I had the same initial reaction, and then I thought about the source. Ol’ Frank probably thinks that watching men fire heavy guns and kick people is enriching for young women, too. Girls learn “hey, dudes do heroic stuff!” If there’s a damsel in distress in the film (which is usually the case), then they get to have a female role model, too. It becomes, “hey, dudes do heroic stuff while ladies sit passively and wait for the hero-action.” If the villain manages to kill the damsel before the hero arrives, a girl learns another valuable lesson: “Don’t choose the wrong hero.”

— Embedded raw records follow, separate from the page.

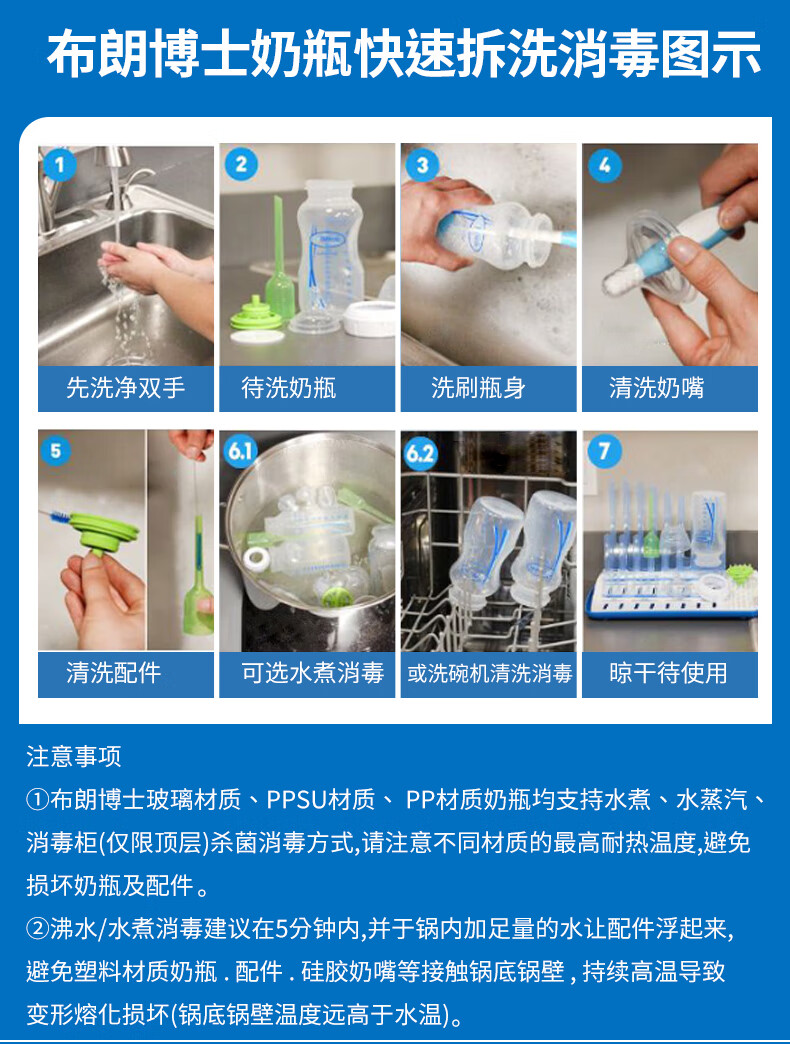 布朗博士奶瓶快速拆洗消毒图示

1
先洗净双手

2
待洗奶瓶

3
洗刷瓶身

4
清洗奶嘴

5
清洗配件

6.1
可选水煮消毒

6.2
或洗碗机清洗消毒

7
晾干待使用

注意事项

①布朗博士玻璃材质、PPSU材质、 PP材质奶瓶均支持水煮、水蒸汽、消毒柜(仅限顶层)杀菌消毒方式,请注意不同材质的最高耐热温度,避免损坏奶瓶及配件。

②沸水/水煮消毒建议在5分钟内,并于锅内加足量的水让配件浮起来,避免塑料材质奶瓶 . 配件 . 硅胶奶嘴等接触锅底锅壁 , 持续高温导致变形熔化损坏(锅底锅壁温度远高于水温)。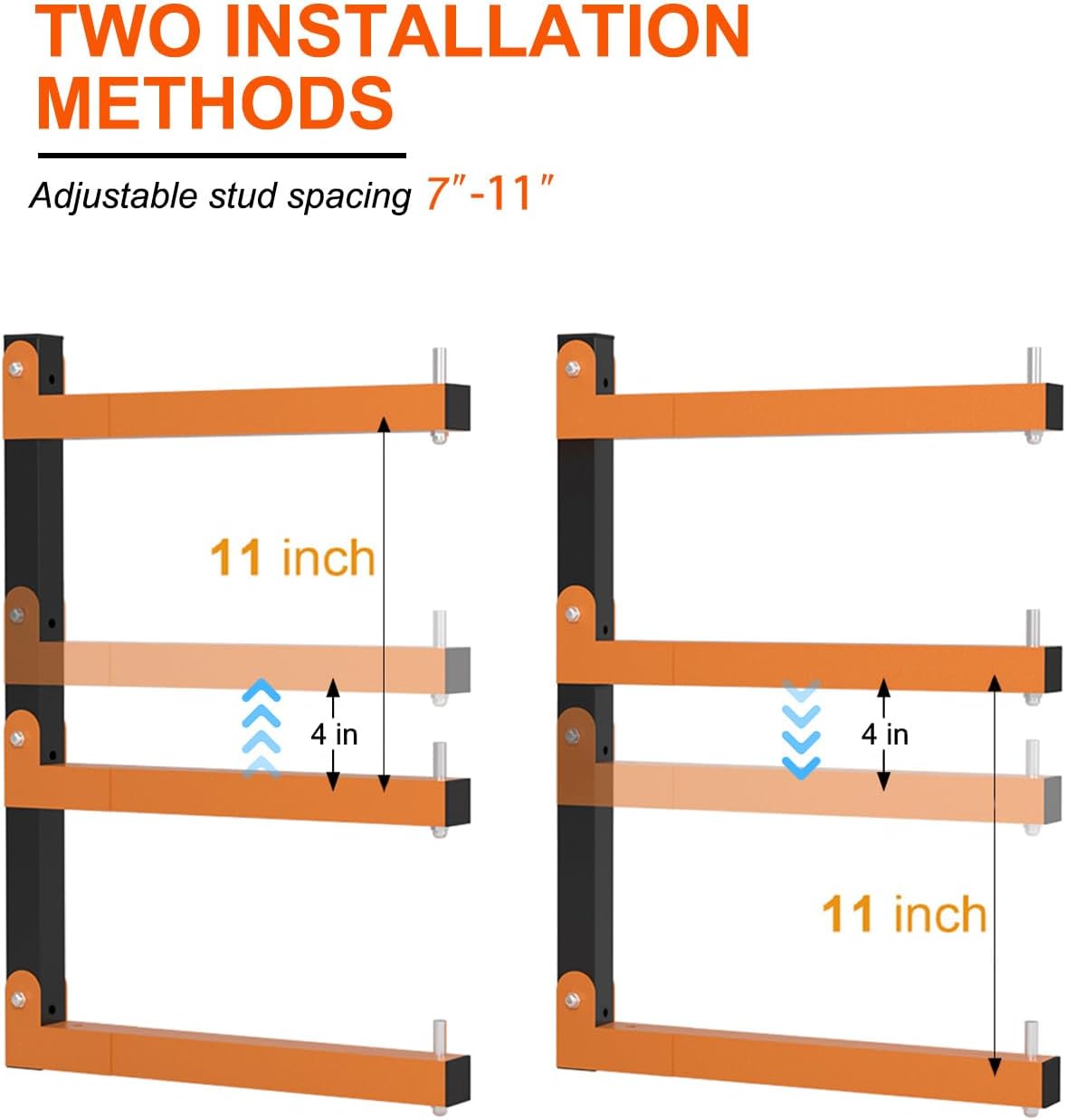 TWO INSTALLATION METHODS

Adjustable stud spacing 7″-11″

11 inch

4 in

4 in

11 inch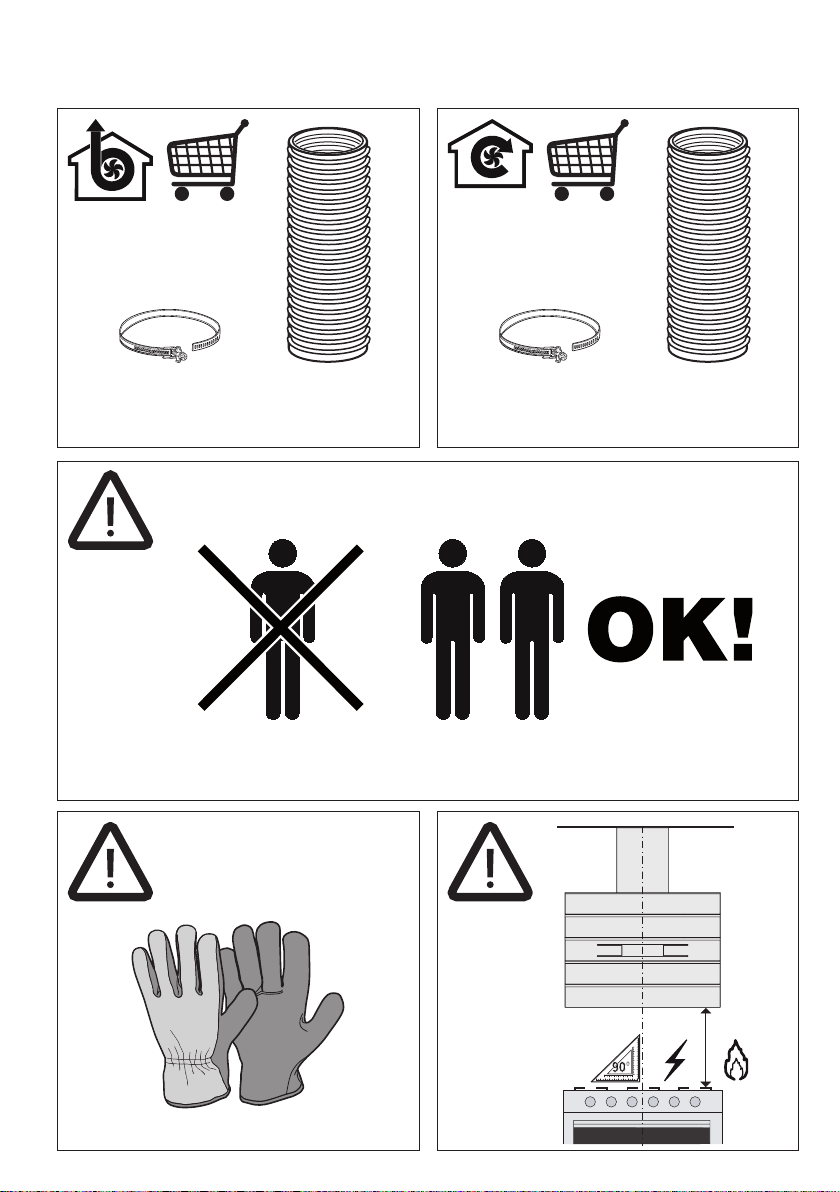 OK!

90°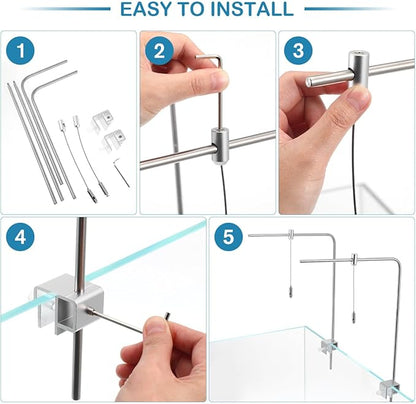 EASY TO INSTALL

1

2

3

4

5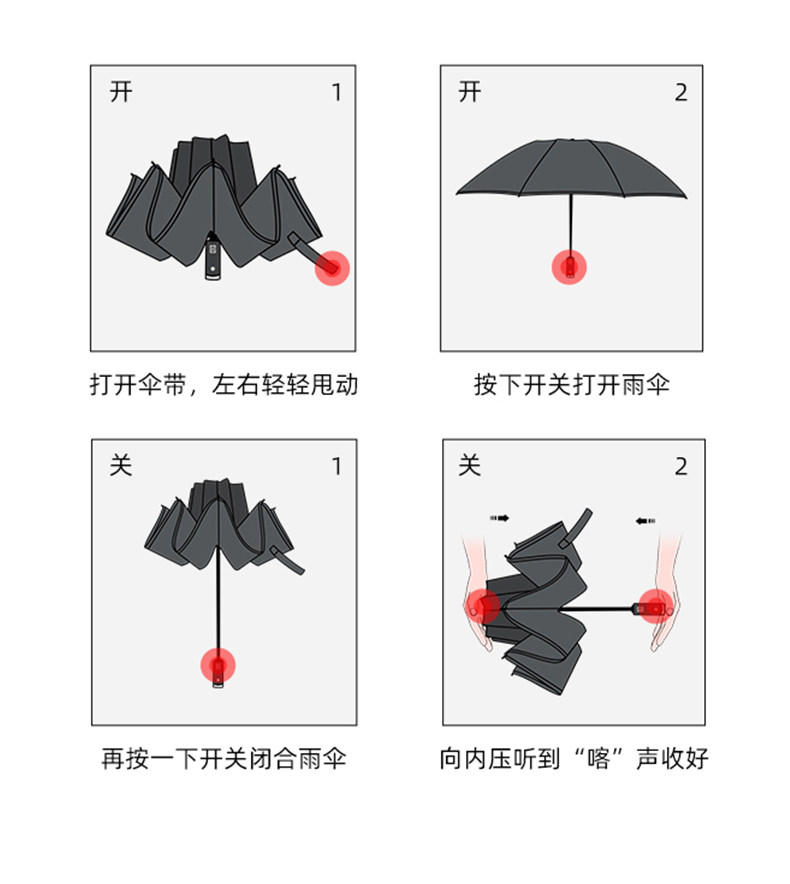 开 1

打开伞带，左右轻轻甩动

开 2

按下开关打开雨伞

关 1

再按一下开关闭合雨伞

关 2

向内压听到“喀”声收好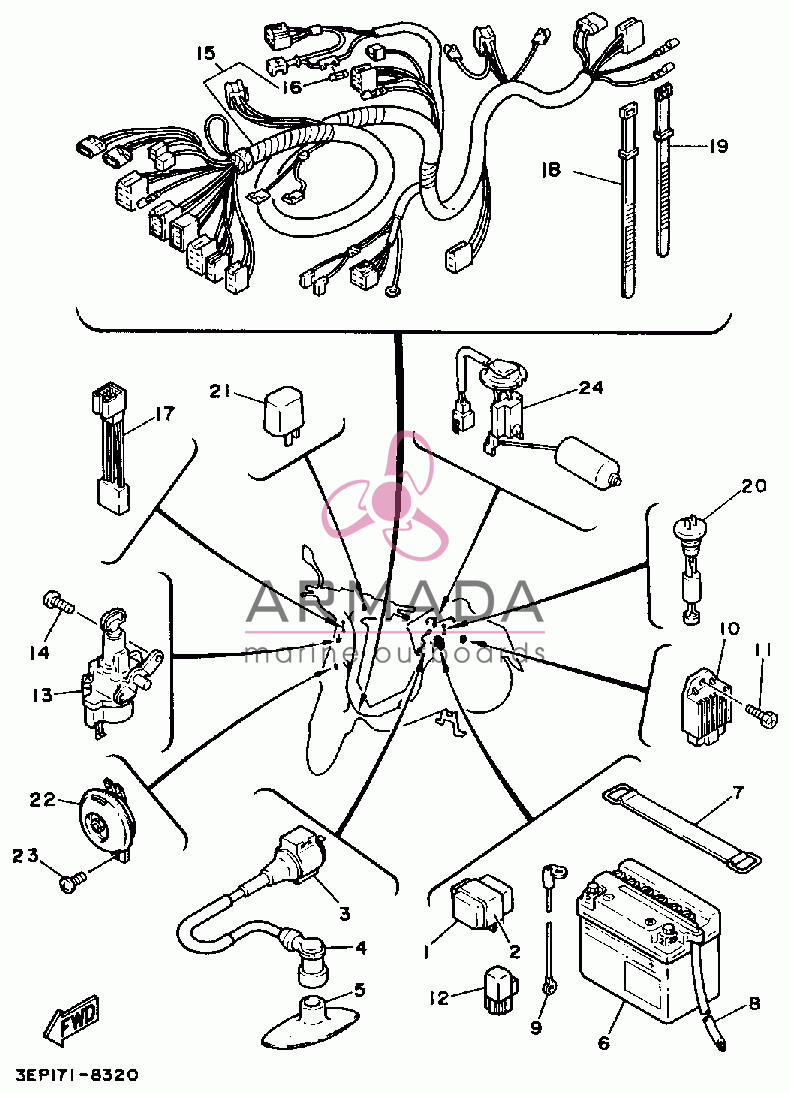 15
16
18
19
21
24
17
20
ARMADA
marine outboards
14
13
10
11
22
23
7
3
4
5
1
2
12
9
6
8
FWD
3EP171-8320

Also, I read the blog post Stuffed Fantod linked. Holy cow, Frank Parlato is nuts. And inconsistent:
If that’s the case, why is he fussing over movie reviews? Or are words only harmless opinion, protected by freedom of speech, when one of his columnists throws out some homophobic snark at the end of a piece about hockey fights?
More to the point, why would anyone who doesn’t believe that words have power over people want to edit a newspaper?
I followed the link and sent it on to a couple of people who might be interested. It also has a bearing on the dextrification and presstitution of the media generally.
So. A movie based on an old fairytale that utilizes extremely old tropes about virtuous virgins and the evil stepmothers who hate them is a feminist plot to make MEN feel bad about themselves?! WHAT THE FUCK.
For the movies with a male hero saving the damsel in distress, the main message I picked up on was that a woman has to be very pretty and innocent to be “worthy” of rescue. But I noticed how the women in those movies don’t do anything to help themselves besides call out for the hero, too. The Disney version of Snow White is a good example. I haven’t seen this new one, but if it annoys MRA’s, I might want to.
One thing that really stuck out to me from Spiderman was how he would rescue all sorts of people, not just young, pretty women or people that represent innocence. He saved an elderly woman from falling, even though he had no romantic interest in her. As a person, her life was inherently valuable and worthy of rescue. He later saved a bus full of people of all types, not just nuns or children (who in movies, represent innocence).